“O Congresso tornou-se uma casa reacionária mas ainda escuta o ronco das ruas”, escreve Tereza Cruvinel
O infame projeto que equipa o aborto após 22 semanas ao crime de homicídio não pode seguir tramitando. Não deve ter relator nem texto substitutivo. Não pode ser novamente colocado em pauta. Seu único destino tem que ser o arquivamento por inconstitucionalidade, por tentar nos transformar numa sociedade teocrática e fundamentalista, violando o princípio constitucional do Estado laico.
Nesta sexta-feira finalmente o Governo saiu do silêncio e juntou-se às vozes que nas últimas horas condenaram a proposta. Depois que a primeira dama Janja o criticou como absurdo e inaceitável nas redes, o ministro Alexandre Padilha avisou que o Governo será contra. Outros governistas estão saindo da muda. O presidente Lula deve pronunciar-se oficialmente quando já estiver no Brasil.

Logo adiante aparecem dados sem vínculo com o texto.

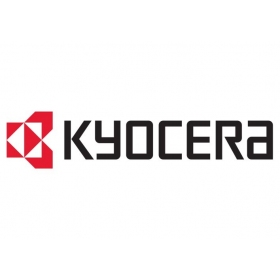Kyocera TK-3100 (1T02MS0NL0) laserkassett, svart - SPEC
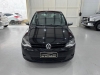 FOX 1.6 MI ROCK IN RIO 8V FLEX 4P MANUAL - 2014 - ROLANTE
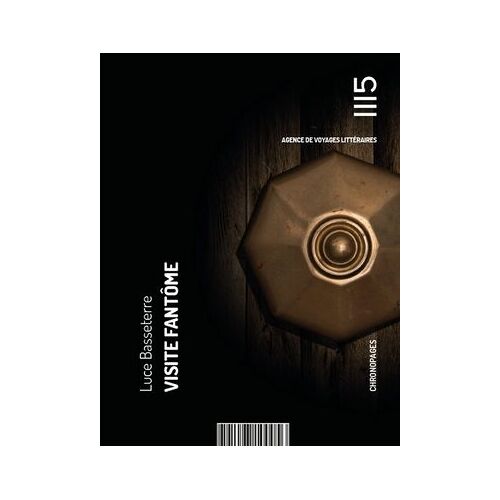 Visite Fantôme
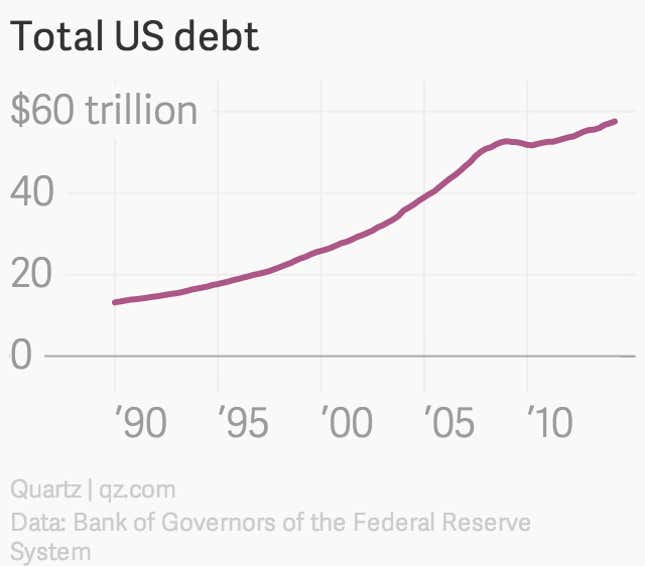 here-s-what-s-really-scary-about-china-overtaking-america-as-the-world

Houve, porém, a mão do presidente da Câmara, Arthur Lira, na trama da situação. Dono da pauta, ele acolheu o pedido de urgência e escolheu a hora e a forma de colocá-lo em votação. Mais uma vez, Lira criou dificuldade para vender facilidade ao Governo. Tendo prometido a votação do mérito para semana que vem, já disse que não o fará com tanta pressa. E cobrará para, amparado em algum recurso jurídico, mandar o projeto para o único destino que merece, o vasto arquivo das proposições inconstitucionais, poupando o Senado de apreciá-lo e o presidente de vetá-lo, se aprovado.

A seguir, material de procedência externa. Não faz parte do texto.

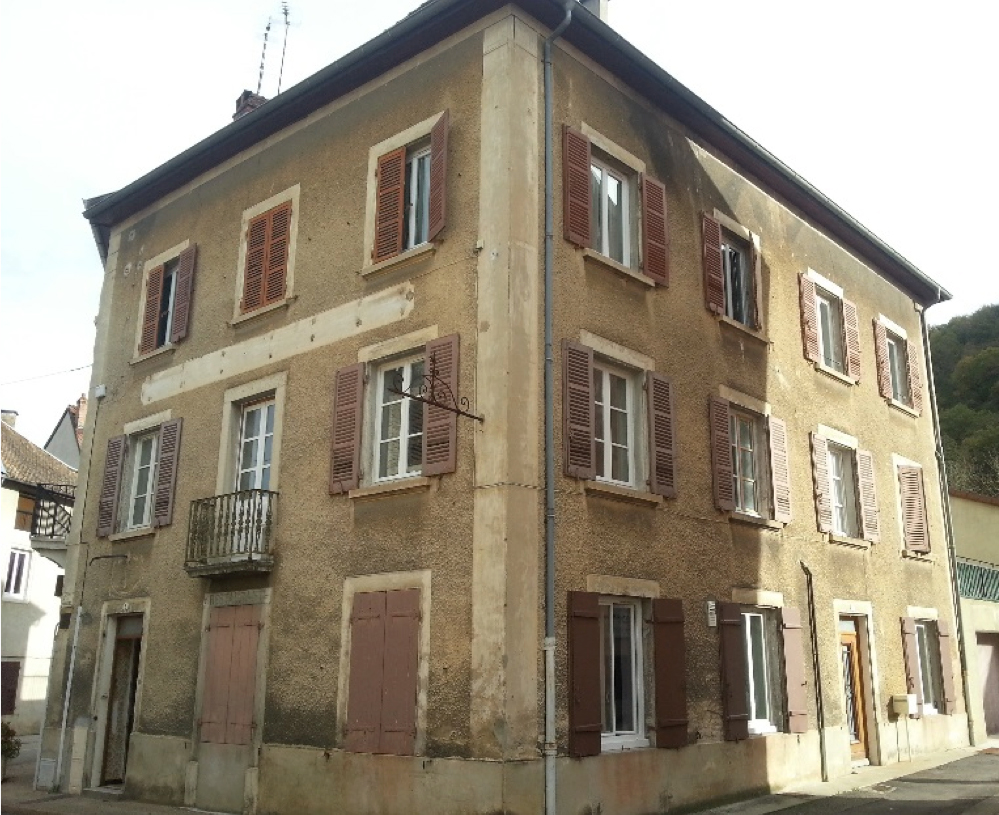 Immeuble-3-route-de-Cremieu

O que os governistas esperam é que, diante do desgaste, Lira busque uma recomendação jurídica da Casa para remeter o projeto à Comissão de Constituição e Justiça, onde uma declaração de inconstitucionalidade o mandaria para o arquivo. Não seria fácil, porque os bolsonaristas comandam a comissão presidida pela deputada extremista Caroline de Toni. A outra saída seria manter o projeto na gaveta indefinidamente mas isso não resolverá o problema. O bode continuará na sala, infestando o ambiente político.